GPT-4 Right Out of the Box
In some ways, the best and worst thing about GPT-4 was its cutoff date of September 2021. After that date it had no access to new information, and it had no ability to interact with the world beyond its chat window.
As a practical matter, that meant that a wide range of use cases didn’t work. GPT-4 would lack the proper context. In terms of much of mundane utility, this would often destroy most or all of the value proposition. For many practical purposes, at least for now, I instead use Perplexity or Bard.
That means that GPT-4 is going to be able to browse the internet directly, and also use a variety of websites, with the first plug-ins coming from Expedia, FiscalNote, Instacart, KAYAK, Klarna, Milo, OpenTable, Shopify, Slack, Speak, Zapier and Wolfram. Wolfram means Can Do Math. There’s also a Python code interpreter.
Already that’s some exciting stuff. Zapier gives it access to your data to put your stuff into context.
Also there’s over 80 secret plug-ins already, that can be revealed by removing a specific parameter from an API call. And you can use them, there are only client-side checks stopping you. Sounds secure.
We continue to build everything related to AI in Python, almost as if we want to die, get our data stolen and generally not notice that the code is bugged and full of errors. Also there’s that other little issue that happened recently. Might want to proceed with caution.

◆ ACTIVITY LIST
- a) Answer these questions using the GPT-4 text:
(i) What cutoff date did GPT-4 have?
(ii) How many secret plug-ins are there, and how can they be revealed?
(iii) Which plug-in is said to mean "Can Do Math"?
- b) In the GPT-4 text, turn the paragraph beginning "That means that GPT-4 is going to be able" into a bulleted list that keeps its main facts.

◆ RECORD EXTRACTS
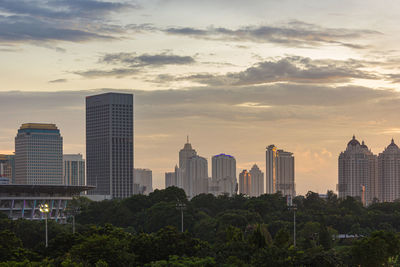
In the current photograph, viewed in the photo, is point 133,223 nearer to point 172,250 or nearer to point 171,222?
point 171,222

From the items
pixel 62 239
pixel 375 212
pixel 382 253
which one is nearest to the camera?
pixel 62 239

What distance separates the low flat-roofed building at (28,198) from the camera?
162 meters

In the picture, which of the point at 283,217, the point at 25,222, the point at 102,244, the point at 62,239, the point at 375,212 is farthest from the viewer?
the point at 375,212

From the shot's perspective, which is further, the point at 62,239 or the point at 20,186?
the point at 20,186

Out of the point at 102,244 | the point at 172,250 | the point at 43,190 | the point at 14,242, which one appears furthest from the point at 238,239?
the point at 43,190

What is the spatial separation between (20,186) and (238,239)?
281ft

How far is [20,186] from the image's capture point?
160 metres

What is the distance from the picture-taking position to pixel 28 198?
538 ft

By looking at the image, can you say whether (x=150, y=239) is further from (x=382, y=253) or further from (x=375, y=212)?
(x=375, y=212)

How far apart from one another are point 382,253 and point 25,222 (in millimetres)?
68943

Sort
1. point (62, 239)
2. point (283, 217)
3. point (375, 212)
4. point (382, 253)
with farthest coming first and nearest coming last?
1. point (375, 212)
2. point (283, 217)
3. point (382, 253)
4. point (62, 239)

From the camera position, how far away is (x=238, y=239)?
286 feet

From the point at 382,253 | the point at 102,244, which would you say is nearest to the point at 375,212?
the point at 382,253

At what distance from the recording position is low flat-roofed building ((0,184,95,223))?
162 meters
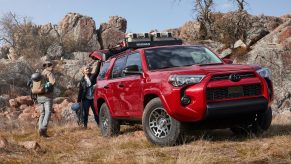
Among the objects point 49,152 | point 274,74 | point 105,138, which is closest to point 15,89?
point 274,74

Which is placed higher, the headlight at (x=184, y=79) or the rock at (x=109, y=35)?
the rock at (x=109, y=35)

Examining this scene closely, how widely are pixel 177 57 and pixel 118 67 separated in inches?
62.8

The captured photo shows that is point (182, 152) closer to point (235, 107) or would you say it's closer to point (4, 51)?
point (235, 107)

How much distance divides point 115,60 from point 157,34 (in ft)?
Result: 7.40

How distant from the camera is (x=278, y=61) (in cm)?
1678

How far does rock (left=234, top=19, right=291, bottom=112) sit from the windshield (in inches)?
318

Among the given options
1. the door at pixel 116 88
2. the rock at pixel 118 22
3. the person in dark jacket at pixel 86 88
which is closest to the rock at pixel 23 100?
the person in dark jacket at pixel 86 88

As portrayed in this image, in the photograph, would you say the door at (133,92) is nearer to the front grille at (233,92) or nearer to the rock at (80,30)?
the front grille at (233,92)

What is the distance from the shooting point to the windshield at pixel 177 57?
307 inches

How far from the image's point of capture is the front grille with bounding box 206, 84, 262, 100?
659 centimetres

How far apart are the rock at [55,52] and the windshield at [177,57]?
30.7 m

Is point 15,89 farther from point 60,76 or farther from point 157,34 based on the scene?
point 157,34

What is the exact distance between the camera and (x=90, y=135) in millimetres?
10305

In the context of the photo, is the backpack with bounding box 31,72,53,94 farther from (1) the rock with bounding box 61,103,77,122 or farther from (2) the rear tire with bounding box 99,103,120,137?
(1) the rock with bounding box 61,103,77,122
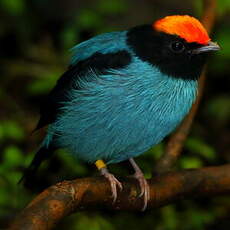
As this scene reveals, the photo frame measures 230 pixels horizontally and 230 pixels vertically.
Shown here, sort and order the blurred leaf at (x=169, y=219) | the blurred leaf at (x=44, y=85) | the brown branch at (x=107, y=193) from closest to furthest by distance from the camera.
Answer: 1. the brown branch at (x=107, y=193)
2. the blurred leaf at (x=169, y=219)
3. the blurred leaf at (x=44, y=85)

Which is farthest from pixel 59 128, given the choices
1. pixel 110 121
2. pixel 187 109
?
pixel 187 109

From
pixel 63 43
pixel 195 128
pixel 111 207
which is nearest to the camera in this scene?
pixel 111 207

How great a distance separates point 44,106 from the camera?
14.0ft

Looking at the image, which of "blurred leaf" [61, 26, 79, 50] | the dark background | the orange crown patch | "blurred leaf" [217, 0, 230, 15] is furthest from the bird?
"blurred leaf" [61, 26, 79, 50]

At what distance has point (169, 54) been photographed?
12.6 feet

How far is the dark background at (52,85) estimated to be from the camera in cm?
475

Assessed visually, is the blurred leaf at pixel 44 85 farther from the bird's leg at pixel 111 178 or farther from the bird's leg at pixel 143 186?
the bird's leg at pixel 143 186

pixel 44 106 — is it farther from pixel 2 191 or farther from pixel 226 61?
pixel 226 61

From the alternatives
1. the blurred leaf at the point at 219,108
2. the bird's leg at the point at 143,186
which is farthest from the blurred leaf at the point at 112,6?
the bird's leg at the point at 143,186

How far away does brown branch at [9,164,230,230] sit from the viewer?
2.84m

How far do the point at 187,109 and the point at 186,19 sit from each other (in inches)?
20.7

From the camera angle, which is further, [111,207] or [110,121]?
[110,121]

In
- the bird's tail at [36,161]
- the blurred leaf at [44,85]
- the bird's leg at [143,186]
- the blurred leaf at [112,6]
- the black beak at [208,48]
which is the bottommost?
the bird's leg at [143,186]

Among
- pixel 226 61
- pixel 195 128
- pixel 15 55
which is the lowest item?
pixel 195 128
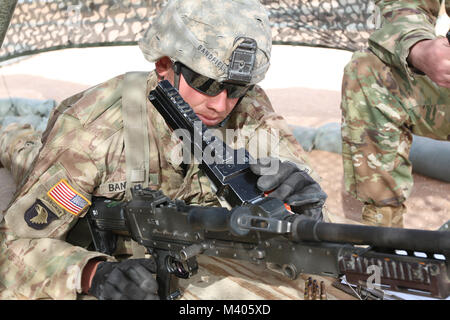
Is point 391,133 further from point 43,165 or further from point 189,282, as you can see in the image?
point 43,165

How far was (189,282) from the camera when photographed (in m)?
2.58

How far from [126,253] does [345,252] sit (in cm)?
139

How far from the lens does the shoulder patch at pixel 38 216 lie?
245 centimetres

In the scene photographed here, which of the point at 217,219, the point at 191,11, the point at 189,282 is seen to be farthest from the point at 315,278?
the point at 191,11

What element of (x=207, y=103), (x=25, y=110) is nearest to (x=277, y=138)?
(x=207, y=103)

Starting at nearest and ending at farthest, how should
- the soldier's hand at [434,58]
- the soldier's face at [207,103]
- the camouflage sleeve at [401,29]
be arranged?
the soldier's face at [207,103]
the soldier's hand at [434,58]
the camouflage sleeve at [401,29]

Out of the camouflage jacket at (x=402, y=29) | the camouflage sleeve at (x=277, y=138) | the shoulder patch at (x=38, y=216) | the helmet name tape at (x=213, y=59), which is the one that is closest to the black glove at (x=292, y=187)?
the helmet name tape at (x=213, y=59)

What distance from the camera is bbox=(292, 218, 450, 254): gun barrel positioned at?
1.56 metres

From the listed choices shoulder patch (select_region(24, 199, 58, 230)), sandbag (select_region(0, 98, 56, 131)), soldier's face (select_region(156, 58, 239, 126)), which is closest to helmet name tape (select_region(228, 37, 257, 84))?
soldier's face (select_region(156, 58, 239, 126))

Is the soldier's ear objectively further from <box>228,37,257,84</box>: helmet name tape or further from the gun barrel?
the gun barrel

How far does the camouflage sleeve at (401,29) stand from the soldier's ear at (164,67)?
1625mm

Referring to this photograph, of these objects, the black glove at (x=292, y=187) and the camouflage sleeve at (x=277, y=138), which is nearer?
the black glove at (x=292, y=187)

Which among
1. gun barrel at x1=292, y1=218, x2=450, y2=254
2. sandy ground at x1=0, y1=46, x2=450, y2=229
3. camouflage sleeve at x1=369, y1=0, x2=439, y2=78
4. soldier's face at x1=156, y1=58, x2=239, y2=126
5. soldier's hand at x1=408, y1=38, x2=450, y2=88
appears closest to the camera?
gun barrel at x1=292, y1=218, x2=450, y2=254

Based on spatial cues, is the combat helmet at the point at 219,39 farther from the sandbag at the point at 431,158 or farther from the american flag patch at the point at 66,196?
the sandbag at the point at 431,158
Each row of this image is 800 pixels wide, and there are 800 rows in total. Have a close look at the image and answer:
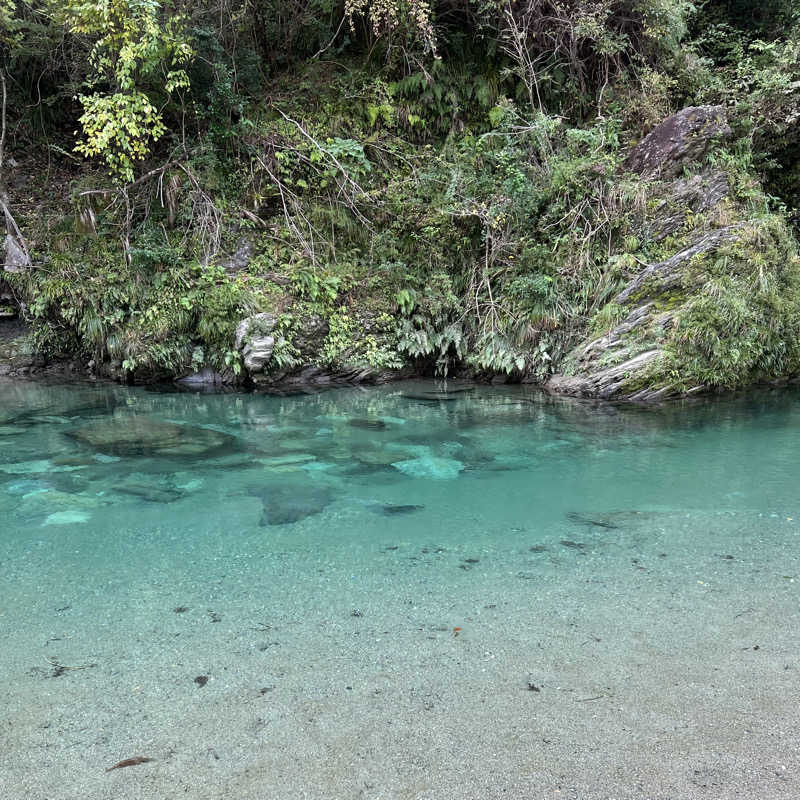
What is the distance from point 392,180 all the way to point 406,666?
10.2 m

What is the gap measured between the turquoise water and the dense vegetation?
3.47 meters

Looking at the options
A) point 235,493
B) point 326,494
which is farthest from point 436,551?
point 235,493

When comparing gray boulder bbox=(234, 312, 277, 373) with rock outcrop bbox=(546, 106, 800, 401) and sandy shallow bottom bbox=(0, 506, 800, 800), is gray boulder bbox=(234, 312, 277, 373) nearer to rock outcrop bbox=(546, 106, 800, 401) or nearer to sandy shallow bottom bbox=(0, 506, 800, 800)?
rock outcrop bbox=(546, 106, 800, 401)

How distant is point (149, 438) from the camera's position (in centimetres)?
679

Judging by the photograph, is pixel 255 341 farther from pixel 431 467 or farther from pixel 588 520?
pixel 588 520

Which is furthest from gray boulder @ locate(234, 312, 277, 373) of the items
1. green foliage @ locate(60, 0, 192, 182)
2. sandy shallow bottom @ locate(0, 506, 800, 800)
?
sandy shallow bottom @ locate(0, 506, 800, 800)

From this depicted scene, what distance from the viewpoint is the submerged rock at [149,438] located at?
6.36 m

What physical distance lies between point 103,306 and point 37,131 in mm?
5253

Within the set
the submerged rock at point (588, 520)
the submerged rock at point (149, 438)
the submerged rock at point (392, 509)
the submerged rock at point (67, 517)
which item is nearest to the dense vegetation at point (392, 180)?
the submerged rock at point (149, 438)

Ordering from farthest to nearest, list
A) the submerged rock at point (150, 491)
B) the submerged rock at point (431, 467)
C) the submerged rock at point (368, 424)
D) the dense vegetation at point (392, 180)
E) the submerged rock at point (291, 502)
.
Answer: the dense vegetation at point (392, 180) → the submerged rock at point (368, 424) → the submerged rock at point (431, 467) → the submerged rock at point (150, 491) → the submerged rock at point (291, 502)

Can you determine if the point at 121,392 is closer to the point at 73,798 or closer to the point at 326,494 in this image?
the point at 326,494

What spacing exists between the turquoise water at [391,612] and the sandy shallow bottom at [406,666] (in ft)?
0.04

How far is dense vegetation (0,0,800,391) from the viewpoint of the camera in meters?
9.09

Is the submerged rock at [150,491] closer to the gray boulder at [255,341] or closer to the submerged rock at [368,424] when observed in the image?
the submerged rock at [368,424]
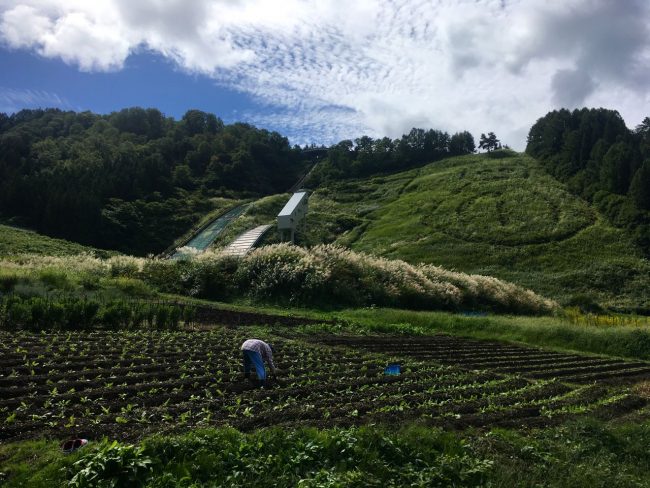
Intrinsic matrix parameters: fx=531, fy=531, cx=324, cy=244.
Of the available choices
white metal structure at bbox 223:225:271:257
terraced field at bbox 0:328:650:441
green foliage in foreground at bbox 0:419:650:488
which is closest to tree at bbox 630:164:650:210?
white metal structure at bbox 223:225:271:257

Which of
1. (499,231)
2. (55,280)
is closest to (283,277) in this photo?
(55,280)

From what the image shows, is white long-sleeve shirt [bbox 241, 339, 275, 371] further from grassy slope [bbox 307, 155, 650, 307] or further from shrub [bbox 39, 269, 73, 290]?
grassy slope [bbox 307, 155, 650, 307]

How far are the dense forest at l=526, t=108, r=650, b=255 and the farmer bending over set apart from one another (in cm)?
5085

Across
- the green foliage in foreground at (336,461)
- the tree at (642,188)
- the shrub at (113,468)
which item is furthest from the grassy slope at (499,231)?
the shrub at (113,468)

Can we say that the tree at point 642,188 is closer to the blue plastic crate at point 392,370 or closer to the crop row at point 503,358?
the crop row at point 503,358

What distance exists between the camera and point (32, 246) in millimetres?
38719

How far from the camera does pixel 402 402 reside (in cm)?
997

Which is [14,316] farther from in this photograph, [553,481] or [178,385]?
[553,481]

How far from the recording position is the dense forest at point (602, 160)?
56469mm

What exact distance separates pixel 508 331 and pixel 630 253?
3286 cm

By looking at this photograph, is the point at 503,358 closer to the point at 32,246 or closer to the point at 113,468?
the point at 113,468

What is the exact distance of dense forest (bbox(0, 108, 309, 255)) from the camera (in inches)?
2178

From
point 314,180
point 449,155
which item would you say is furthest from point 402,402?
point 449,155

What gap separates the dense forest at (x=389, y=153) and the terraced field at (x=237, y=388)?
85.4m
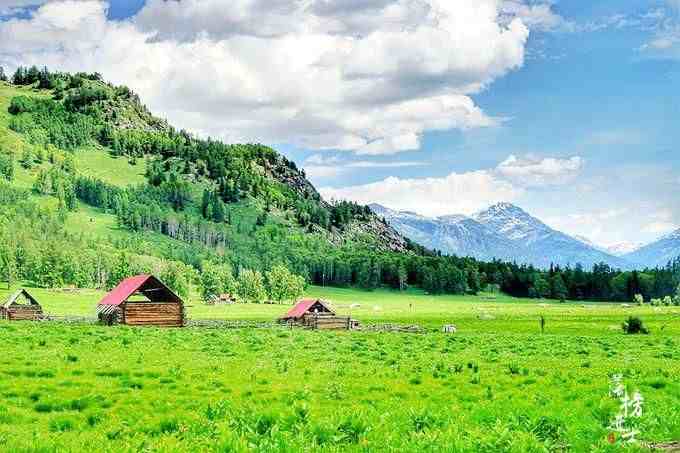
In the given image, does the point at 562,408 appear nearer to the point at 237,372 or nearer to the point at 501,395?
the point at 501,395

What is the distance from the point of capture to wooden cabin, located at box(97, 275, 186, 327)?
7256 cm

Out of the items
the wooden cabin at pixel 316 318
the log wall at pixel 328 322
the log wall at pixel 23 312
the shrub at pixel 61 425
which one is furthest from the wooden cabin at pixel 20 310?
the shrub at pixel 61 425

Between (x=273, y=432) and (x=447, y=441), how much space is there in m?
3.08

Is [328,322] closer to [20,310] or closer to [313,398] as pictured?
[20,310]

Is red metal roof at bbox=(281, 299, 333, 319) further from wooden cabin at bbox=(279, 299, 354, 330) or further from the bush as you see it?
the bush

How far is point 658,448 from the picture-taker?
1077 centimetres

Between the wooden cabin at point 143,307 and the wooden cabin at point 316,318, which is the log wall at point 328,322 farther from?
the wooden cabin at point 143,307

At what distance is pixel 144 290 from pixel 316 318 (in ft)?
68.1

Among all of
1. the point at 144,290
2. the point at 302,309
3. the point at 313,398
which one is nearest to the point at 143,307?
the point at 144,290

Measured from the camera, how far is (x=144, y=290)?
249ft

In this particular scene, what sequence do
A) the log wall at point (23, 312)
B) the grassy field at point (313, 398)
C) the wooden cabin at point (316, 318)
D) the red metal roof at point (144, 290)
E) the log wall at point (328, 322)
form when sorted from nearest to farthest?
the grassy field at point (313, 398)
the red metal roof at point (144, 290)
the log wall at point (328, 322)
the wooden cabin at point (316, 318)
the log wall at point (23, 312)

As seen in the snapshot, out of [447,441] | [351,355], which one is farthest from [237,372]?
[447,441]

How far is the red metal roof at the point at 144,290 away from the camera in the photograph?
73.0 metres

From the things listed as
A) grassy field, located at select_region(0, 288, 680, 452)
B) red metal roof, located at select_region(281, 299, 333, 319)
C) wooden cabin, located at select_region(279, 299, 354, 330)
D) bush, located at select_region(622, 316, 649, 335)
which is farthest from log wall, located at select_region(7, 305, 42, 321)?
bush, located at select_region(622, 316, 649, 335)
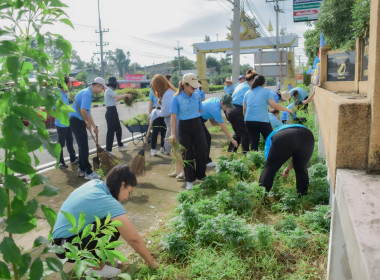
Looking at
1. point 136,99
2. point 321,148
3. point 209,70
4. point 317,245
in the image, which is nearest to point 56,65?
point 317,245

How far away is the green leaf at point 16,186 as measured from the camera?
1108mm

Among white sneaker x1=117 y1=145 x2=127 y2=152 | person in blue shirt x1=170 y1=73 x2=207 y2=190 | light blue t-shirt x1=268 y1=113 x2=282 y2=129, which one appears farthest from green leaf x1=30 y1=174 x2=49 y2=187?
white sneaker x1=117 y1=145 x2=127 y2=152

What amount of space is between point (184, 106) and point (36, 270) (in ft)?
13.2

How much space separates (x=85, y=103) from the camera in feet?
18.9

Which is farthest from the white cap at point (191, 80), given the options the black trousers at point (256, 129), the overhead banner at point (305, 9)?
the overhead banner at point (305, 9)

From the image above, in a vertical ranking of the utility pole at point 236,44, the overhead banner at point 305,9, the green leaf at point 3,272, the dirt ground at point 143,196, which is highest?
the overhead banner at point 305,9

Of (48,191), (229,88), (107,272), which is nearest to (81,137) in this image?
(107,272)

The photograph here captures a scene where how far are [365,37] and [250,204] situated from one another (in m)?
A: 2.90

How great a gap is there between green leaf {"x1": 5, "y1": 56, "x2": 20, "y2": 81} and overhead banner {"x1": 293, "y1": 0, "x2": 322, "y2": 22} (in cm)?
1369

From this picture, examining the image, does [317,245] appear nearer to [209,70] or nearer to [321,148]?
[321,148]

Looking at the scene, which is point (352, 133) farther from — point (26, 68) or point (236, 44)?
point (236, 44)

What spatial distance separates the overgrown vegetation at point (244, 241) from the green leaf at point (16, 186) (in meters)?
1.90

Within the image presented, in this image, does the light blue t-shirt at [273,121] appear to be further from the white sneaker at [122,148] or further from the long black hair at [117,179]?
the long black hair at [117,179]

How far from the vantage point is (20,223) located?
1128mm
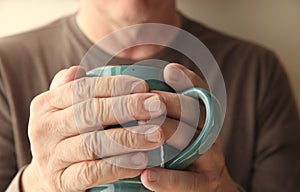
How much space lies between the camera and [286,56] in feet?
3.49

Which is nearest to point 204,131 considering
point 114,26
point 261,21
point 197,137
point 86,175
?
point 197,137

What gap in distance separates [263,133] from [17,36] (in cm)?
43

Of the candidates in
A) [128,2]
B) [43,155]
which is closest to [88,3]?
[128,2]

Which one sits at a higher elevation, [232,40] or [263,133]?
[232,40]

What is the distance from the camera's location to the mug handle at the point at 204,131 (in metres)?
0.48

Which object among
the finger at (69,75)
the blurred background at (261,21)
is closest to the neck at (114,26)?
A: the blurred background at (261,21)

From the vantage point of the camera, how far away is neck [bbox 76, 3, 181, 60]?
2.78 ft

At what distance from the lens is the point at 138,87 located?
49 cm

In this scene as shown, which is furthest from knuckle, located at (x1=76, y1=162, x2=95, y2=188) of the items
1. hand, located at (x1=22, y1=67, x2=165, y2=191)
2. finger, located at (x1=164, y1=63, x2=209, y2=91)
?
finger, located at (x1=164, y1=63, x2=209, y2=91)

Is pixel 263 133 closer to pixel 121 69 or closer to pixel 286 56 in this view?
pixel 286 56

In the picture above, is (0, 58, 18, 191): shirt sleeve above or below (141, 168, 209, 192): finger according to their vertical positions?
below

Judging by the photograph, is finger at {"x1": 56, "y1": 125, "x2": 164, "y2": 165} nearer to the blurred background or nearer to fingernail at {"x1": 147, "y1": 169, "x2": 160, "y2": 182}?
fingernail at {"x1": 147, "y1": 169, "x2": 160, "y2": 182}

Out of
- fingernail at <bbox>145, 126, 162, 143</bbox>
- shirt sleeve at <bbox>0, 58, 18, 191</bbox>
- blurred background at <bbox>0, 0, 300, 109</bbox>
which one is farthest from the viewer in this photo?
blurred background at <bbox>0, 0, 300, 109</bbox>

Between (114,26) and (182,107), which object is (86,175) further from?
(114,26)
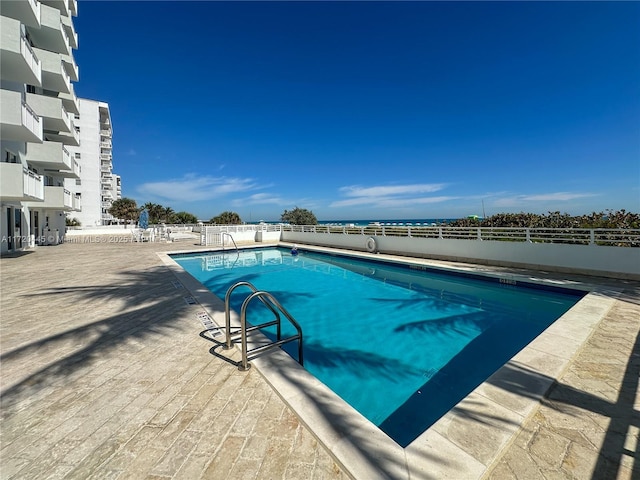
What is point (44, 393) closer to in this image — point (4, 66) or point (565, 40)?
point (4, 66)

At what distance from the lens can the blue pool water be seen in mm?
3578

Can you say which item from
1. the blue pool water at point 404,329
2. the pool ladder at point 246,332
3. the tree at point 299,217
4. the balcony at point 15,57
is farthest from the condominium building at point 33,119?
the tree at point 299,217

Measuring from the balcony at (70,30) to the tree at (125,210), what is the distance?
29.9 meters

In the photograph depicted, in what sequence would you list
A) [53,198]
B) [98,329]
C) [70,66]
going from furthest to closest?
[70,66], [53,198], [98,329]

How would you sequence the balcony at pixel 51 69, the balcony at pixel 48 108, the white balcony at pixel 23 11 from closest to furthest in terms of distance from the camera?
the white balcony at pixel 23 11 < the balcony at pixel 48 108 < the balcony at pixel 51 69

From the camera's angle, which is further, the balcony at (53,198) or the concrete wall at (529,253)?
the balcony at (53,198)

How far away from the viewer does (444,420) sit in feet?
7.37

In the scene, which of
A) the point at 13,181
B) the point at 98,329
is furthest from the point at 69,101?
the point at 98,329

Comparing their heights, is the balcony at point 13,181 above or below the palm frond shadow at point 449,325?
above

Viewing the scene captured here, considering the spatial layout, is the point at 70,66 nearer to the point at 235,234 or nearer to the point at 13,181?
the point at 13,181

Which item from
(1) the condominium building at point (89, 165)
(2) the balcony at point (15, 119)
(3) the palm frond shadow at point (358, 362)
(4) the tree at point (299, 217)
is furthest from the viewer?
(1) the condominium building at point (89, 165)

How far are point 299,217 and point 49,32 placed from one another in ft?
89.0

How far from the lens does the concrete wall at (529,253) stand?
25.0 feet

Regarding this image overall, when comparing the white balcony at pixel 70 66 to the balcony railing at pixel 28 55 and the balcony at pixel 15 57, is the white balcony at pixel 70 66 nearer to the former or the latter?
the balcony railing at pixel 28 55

◆ RESULTS FOR EACH TASK
- a)
(i) September 2021.
(ii) Over 80. They can be revealed by removing a specific parameter from an API call.
(iii) Wolfram.

- b)
- GPT-4 will be able to browse the internet directly and use a variety of websites.
- The first plug-ins come from Expedia, FiscalNote, Instacart, KAYAK, Klarna, Milo, OpenTable, Shopify, Slack, Speak, Zapier and Wolfram.
- Wolfram means it can do math.
- There is also a Python code interpreter.